■ SHORT PROBLEM ■
Render the lines below as a JSON list of strings, one string per line, with blank lines omitted.

........

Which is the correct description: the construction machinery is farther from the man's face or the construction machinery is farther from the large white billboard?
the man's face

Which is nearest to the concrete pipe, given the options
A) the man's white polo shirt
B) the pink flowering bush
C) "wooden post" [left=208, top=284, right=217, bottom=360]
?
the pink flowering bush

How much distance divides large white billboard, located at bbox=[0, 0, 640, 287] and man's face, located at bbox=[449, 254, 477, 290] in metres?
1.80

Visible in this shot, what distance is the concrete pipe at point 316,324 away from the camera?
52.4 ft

........

■ SOLUTION FOR THIS EXERCISE ■
[
  "Which is the correct description: the construction machinery is farther from the man's face or the construction machinery is farther from the large white billboard?",
  "the man's face",
  "Which is nearest to the concrete pipe, given the options",
  "A) the man's white polo shirt",
  "B) the pink flowering bush",
  "C) \"wooden post\" [left=208, top=284, right=217, bottom=360]",
  "?",
  "the pink flowering bush",
  "How much distance divides large white billboard, located at bbox=[0, 0, 640, 287] and man's face, located at bbox=[449, 254, 477, 290] in metres?",
  "1.80",
  "Visible in this shot, what distance is the concrete pipe at point 316,324 away from the camera?",
  "52.4 ft"
]